Transcribe the stretch of the listing from the line containing "How far from the camera would" through the end of the listing, reproducing every line without alteration.

━━━━━ Records provided ━━━━━

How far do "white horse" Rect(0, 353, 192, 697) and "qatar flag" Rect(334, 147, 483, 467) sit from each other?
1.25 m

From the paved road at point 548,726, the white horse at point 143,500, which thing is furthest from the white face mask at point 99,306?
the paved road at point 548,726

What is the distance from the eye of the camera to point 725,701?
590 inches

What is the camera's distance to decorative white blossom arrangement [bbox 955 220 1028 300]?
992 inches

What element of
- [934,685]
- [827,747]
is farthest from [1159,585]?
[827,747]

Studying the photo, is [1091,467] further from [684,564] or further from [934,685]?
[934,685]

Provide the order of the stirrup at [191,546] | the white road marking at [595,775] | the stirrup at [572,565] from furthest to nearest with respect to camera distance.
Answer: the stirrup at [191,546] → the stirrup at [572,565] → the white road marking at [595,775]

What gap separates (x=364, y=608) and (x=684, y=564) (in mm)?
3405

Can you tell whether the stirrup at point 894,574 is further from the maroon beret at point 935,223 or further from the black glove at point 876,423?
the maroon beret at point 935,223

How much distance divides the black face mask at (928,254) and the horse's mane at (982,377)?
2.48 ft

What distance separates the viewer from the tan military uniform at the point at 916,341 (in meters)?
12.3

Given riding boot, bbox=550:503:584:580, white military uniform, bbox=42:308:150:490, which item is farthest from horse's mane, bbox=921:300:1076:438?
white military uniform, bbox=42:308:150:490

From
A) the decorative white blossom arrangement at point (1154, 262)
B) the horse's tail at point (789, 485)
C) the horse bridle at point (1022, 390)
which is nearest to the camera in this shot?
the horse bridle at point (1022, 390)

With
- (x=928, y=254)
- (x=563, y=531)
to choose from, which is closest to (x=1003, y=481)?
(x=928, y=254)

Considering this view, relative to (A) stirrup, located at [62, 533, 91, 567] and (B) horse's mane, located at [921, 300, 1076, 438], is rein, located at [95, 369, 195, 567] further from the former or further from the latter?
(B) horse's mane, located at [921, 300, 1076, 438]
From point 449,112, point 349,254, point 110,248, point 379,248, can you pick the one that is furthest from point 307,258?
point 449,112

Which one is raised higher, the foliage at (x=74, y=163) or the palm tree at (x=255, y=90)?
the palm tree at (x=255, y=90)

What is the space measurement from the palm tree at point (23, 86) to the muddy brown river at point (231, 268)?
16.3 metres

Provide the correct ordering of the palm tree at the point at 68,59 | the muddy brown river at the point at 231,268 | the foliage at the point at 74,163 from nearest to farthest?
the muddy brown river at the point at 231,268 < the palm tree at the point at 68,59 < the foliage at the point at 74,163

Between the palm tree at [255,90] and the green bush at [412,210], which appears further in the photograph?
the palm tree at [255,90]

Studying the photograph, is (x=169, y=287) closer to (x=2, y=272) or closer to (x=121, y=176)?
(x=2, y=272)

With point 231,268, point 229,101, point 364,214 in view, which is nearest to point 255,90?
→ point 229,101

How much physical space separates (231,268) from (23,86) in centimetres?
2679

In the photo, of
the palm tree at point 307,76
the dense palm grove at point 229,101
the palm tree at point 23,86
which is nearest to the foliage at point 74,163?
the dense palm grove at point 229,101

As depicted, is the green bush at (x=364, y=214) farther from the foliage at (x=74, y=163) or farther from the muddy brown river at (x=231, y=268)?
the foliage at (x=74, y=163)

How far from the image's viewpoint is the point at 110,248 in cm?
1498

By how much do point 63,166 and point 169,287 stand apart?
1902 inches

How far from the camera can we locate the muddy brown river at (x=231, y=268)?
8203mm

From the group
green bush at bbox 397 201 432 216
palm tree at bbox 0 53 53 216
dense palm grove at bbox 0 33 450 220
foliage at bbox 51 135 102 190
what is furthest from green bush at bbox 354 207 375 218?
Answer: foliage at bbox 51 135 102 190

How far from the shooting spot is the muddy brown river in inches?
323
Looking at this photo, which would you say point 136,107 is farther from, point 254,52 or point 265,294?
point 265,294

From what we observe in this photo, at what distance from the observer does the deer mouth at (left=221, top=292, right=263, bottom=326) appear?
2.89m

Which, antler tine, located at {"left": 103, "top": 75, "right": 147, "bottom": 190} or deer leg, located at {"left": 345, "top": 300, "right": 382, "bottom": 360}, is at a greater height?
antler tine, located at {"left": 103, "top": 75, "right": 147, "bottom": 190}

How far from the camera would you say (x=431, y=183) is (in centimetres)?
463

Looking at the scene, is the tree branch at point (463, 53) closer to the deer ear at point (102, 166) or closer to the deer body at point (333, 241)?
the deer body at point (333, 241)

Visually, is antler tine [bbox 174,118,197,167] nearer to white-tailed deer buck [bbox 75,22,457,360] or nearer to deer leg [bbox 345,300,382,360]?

━━━━━

> _Full solution_:
How far from the camera would you say (x=431, y=183) is (in centimetres)?
463

Looking at the scene, is the tree branch at point (463, 53) closer to the deer ear at point (102, 166) or closer to the deer body at point (333, 241)?
the deer body at point (333, 241)

Visually, is antler tine [bbox 174,118,197,167] nearer to white-tailed deer buck [bbox 75,22,457,360] or nearer to deer leg [bbox 345,300,382,360]?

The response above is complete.